▶ _EXERCISE TEXT_:
Content starts

Mapping settings
When the reference has been defined, click Next and you are presented with the dialog shown in figure 30.5.
Figure 30.5: Defining mapping parameters for RNA-Seq.
The mapping parameters are identical to those applying to Map Reads to Reference, as the underlying mapping is performed in the same way. For a description of the parameters, please see Mapping parameters.
For the estimation of paired reads distances, RNA-Seq uses the transcript level reference sequence information. This means that introns are not included in the distance measurement. The paired distance measurement will only include transcript sequence, reflecting the true nature of the sequence on which the paired reads were produced.
In addition to the generic mapping parameters, two RNA-Seq specific parameters can be set:
- Maximum number of hits for a read. A read that matches equally well to more distinct places in the reference sequence than the 'Maximum number of hits for a read' specified will not be mapped. If a read matches to multiple distinct places, but less than or equal to the specified maximum number, it will be assigned to one of these places by the EM algorithm (see EM estimation algorithm). Note that to favor accurate expression analysis, it is recommended to have this value set to 10 or more.

Content ends

▶ _PROVIDED INFORMATION_:
Content starts

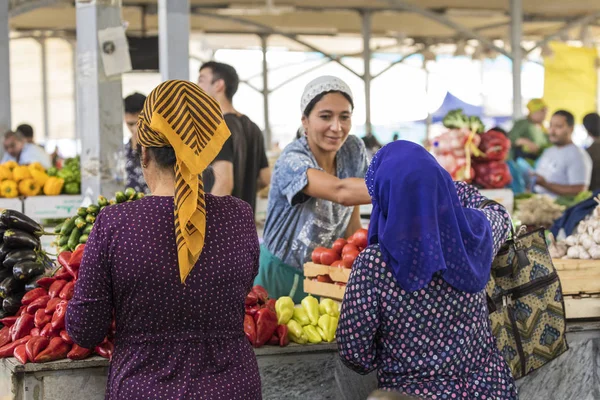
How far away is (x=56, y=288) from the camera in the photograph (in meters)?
3.30

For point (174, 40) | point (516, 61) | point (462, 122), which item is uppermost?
point (516, 61)

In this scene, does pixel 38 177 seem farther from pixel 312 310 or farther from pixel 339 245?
pixel 312 310

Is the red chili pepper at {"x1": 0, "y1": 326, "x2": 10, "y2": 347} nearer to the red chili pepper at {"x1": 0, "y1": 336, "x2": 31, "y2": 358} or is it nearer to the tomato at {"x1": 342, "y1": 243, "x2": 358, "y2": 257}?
the red chili pepper at {"x1": 0, "y1": 336, "x2": 31, "y2": 358}

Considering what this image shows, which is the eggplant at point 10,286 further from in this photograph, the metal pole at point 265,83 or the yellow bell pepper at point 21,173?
Result: the metal pole at point 265,83

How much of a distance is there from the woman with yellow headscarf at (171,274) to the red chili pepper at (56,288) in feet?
2.32

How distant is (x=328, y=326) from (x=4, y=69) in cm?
753

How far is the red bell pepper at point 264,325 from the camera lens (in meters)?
3.26

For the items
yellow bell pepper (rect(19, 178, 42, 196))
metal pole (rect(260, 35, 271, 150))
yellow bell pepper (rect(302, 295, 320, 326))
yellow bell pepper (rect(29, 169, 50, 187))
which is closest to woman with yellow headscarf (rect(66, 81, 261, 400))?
yellow bell pepper (rect(302, 295, 320, 326))

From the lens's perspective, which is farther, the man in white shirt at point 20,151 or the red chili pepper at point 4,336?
the man in white shirt at point 20,151

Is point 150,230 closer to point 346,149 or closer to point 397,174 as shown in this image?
point 397,174

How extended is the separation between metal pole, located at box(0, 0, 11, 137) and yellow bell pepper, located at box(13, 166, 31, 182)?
2171 millimetres

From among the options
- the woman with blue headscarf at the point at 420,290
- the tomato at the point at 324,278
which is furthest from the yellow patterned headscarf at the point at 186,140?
the tomato at the point at 324,278

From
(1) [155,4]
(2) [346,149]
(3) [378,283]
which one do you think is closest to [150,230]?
(3) [378,283]

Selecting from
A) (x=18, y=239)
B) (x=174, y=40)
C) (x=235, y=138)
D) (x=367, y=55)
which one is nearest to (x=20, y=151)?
(x=174, y=40)
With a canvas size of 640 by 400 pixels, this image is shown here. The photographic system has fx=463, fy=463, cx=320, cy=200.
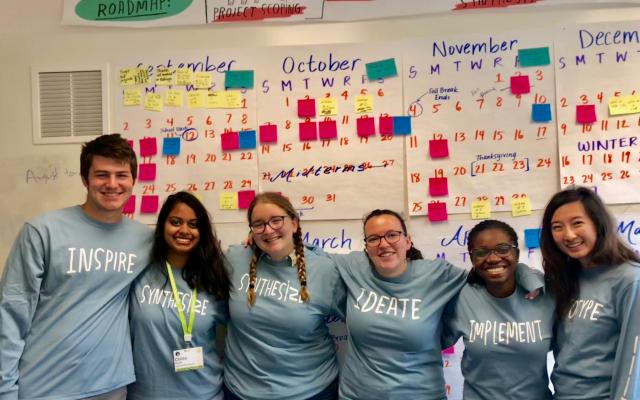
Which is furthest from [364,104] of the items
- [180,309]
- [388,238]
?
[180,309]

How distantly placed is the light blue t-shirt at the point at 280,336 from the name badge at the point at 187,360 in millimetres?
132

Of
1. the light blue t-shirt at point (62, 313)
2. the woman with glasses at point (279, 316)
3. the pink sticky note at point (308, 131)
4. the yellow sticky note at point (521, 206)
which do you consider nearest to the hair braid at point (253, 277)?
the woman with glasses at point (279, 316)

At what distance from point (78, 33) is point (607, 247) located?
8.02ft

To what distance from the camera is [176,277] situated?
1809mm

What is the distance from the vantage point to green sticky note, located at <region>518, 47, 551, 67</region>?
2.05 metres

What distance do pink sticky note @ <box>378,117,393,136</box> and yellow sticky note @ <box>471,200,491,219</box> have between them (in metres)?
0.50

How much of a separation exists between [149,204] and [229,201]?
0.39m

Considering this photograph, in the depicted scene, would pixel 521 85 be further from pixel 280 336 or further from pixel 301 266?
pixel 280 336

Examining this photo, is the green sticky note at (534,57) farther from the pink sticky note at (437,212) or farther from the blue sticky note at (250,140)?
the blue sticky note at (250,140)

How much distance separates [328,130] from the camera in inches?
84.3

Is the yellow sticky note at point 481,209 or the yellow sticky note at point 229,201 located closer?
the yellow sticky note at point 481,209

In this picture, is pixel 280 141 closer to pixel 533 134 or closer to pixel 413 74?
pixel 413 74

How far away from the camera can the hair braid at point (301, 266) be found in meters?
1.75

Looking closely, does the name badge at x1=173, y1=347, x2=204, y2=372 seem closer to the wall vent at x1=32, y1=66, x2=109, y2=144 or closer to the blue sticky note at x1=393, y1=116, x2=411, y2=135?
the wall vent at x1=32, y1=66, x2=109, y2=144
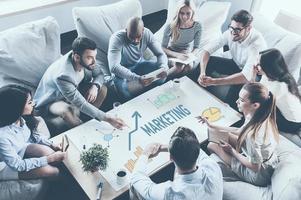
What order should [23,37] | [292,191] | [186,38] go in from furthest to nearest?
[186,38]
[23,37]
[292,191]

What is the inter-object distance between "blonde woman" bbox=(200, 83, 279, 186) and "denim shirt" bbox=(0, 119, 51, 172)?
4.05 feet

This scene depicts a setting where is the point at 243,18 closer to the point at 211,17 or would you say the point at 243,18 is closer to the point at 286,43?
the point at 286,43

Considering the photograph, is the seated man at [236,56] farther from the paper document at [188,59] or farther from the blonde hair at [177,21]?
the blonde hair at [177,21]

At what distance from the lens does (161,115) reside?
242cm

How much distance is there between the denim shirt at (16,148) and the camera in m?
1.89

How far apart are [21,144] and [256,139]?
56.4 inches

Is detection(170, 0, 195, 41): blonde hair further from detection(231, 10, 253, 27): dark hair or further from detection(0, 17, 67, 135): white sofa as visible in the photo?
detection(0, 17, 67, 135): white sofa

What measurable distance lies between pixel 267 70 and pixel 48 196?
5.87ft

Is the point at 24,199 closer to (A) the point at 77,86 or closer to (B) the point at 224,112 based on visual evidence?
(A) the point at 77,86

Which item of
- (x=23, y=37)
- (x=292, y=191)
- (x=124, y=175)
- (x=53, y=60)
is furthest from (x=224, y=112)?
(x=23, y=37)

Content ends

▶ _EXERCISE DESCRIPTION_:
Please answer these questions from the mapping settings text:
(a) The RNA-Seq mapping parameters are identical to the parameters of which tool?
(b) Are introns included in the paired distance measurement?
(c) What value is recommended for the maximum number of hits for a read?

▶ _ANSWER TO THIS TASK_:
(a) Map Reads to Reference
(b) No, introns are not included.
(c) 10 or more